Perth is missing something. And it’s quite an odd thing to be lacking. Gargoyles. Think of the gothic building in Ghostbusters. Yes, it was fictional, but compare the very real Chrysler Building.
Perth has a number of buildings of a similar age—if not quite the scale—but we never got gargoyles. Instead there were relief figures of historical significance, from zoology and mythology, symbolic and emblematic figures, but no gargoyles.
One of the most notable figures surmounted the façade of the Atlas Building: a life-size figure of Atlas himself supporting a globe. This was also modelled in terracotta and finished in an ivory colour, with the globe made of sheet copper. Although the building still exists, Atlas was removed in the late 1960s when the roof was renovated.

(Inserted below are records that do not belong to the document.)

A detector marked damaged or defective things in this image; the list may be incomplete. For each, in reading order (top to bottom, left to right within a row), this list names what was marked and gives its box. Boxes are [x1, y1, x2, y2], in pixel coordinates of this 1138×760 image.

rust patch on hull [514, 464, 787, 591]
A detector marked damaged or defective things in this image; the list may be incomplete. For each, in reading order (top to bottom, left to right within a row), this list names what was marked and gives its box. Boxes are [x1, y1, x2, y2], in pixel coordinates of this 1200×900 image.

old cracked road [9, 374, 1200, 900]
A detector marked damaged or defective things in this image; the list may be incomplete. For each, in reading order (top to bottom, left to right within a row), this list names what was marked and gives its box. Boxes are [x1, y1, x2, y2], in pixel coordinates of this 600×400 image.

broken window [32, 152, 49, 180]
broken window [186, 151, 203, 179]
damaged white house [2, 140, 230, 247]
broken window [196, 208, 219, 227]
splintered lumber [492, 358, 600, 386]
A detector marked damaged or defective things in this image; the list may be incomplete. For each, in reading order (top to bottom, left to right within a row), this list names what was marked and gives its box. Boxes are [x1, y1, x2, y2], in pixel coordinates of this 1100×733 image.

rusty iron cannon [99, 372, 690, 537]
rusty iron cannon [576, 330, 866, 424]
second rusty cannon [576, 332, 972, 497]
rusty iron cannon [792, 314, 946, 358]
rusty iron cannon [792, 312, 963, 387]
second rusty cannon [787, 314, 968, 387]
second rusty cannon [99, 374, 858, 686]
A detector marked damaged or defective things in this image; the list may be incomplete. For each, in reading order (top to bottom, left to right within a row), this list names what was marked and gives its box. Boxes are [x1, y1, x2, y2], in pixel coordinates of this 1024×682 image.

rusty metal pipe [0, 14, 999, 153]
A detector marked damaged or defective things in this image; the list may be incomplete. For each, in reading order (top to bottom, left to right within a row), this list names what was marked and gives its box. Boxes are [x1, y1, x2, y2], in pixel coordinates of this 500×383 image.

On William Street you could have seen the fierce features of a Viking chief and just below a parapet which crowned with the prows of three Viking galleys. Unimaginatively, this was called Viking House.
In Hay Street there was a butchers which had a row of heads representing the bullock, sheep and pig. Another building had St. George in the midst of his heroic battle with the dragon. Three more dragons looked on from the façade of an adjacent building.
A large number of the buildings of Perth used to be crowned with black swans, for obvious reasons. One of the best adorned the Mechanic’s Institute, floating serenely amongst carved reeds and rushes.
His Majesty’s Theatre is still capped by five huge lions contentedly resting upon the parapet. There are also several dragons woven into the design.
In Barrack Street one panel contained the visor and lances of a knight. While on the opposite side of the road, ten identical moustached faces gazed serenely over the traffic.
Although the majority of significant buildings on St. George’s Terrace were constructed when decoration was out of fashion, a couple of banks had faces above their entrances, one being that of a Maori.
But still, no gargoyles. Why did we miss out?